Twenty-four HD patients with hypertension and LVH were enrolled in a prospective non-randomized study. After a 3-month run-in period they were divided in two comparable groups: 12 patients treated with sDHD, and 12 patients treated with eSHD for 6 months. LVMi, 24 hr BP monitoring, ECW, determined with electrical bio-impedance, biochemical correlates and spKT/V were studied at the beginning of the study and 6 months later.

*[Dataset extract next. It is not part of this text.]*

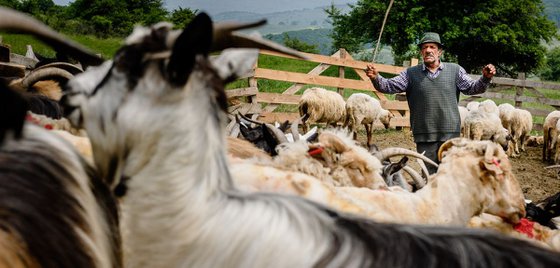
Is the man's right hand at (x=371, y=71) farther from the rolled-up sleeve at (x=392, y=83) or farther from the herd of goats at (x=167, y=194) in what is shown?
the herd of goats at (x=167, y=194)

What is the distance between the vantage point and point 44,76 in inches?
184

The weekly session length was increased in eSHD from 722.9 +/- 7.5 to 877.3 +/- 35.5 min. ECW% was reduced similarly in the two groups (Delta ECW: eSHD = 4.6 +/- 2.4 L; sDHD = 4.1 +/- 2.3 L); 24 hr BP decreased significantly from 157/81 to 137/75 mmHg in eSHD, and from 149/79 to 128/72 mmHg in sDHD. The reduction in systolic BP was similar in the two groups (eSHD = 20.1 +/- 15.3 mmHg, sDHD = 21.2 +/- 16.7 mmHg). Finally, LVMi was similarly reduced (eSHD = 55 +/- 30.3 g/m(2), sDHD = 54.4 +/- 21.3 g/m(2). The number of antihypertensive drugs decreased significantly after ECW% reduction: only 2/10 patients on eSHD and 4/12 patients on sDHD were maintained on therapy (p = ns). Intra-dialysis hypotension episodes did not differentiate between SHD and DHD. The reduction in LVMi was significantly correlated to fluid volume changes when these were measured as phase angle (PA) with bio-impedance (r = -0.43, p < 0.05).


In hypertensive HD patients with LVH, fluid overload is invariably present and its reduction allows the decrease of BP and LVM. These results can be obtained by forcing UF with eSHD and sDHD, but patients maintained on x 3/week schedules need longer dialysis sessions to avoid intra-dialysis symptoms.